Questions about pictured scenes
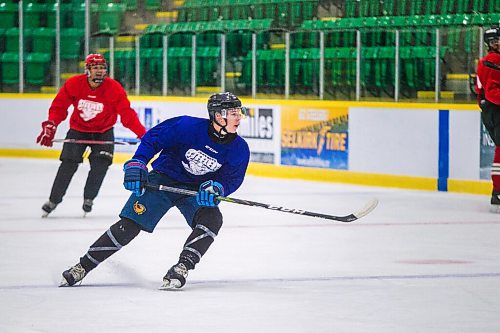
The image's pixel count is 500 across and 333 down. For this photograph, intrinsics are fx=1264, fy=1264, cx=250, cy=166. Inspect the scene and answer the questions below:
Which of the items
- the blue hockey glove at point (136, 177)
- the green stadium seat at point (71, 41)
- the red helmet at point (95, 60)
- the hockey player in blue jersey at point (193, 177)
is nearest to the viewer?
the blue hockey glove at point (136, 177)

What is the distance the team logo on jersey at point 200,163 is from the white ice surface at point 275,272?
0.57m

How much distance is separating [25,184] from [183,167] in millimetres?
6844

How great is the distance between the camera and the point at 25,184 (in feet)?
42.1

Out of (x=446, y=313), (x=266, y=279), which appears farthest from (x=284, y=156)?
(x=446, y=313)

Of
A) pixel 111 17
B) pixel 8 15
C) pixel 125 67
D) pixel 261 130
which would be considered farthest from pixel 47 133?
pixel 8 15

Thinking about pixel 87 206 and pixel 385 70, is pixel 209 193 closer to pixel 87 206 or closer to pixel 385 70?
pixel 87 206

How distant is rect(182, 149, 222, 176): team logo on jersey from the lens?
6.14 m

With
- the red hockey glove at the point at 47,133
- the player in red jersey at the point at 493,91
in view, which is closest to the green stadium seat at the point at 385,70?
the player in red jersey at the point at 493,91

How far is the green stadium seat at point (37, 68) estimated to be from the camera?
17.0m

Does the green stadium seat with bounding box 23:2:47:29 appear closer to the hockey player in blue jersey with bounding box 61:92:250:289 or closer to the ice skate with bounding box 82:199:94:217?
the ice skate with bounding box 82:199:94:217

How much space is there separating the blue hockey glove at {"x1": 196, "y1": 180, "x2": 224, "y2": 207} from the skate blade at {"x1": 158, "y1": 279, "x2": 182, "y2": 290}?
39 centimetres

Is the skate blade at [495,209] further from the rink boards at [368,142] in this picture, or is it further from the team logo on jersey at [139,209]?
the team logo on jersey at [139,209]

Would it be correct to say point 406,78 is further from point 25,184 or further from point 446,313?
point 446,313

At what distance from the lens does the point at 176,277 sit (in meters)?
5.98
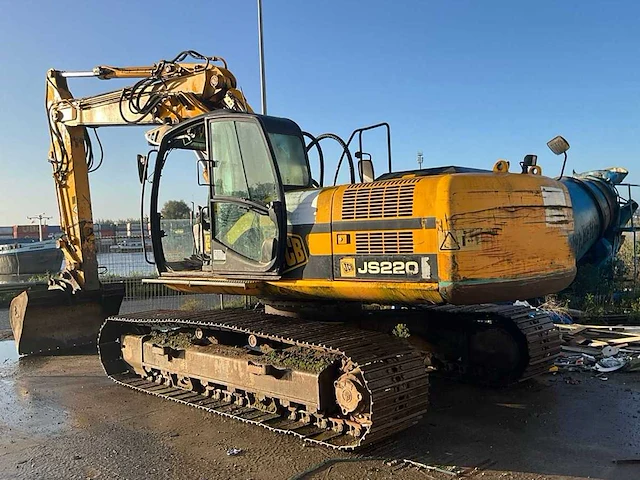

#### WHAT YOU WILL DO
Print the entries verbatim, starting at the line that contains "How far is the" and continuing through the end of the entries, with both ends included. Leave the pictures out of your answer.

#### EXERCISE RESULT
How far is the green stadium seat at point (37, 68) estimated to be from the camera?
17.0m

Does the green stadium seat with bounding box 23:2:47:29 appear closer to the hockey player in blue jersey with bounding box 61:92:250:289 or closer to the ice skate with bounding box 82:199:94:217?
the ice skate with bounding box 82:199:94:217

How much space is there separating the blue hockey glove at {"x1": 196, "y1": 180, "x2": 224, "y2": 207} from the skate blade at {"x1": 158, "y1": 279, "x2": 182, "y2": 290}?
39 centimetres

Is the skate blade at [495,209] further from the rink boards at [368,142] in this picture, or is it further from the team logo on jersey at [139,209]?
the team logo on jersey at [139,209]

Would it be correct to say point 406,78 is further from point 25,184 or further from point 446,313?
point 446,313

At what distance from the lens does the point at 176,277 sit (in meters)?
5.98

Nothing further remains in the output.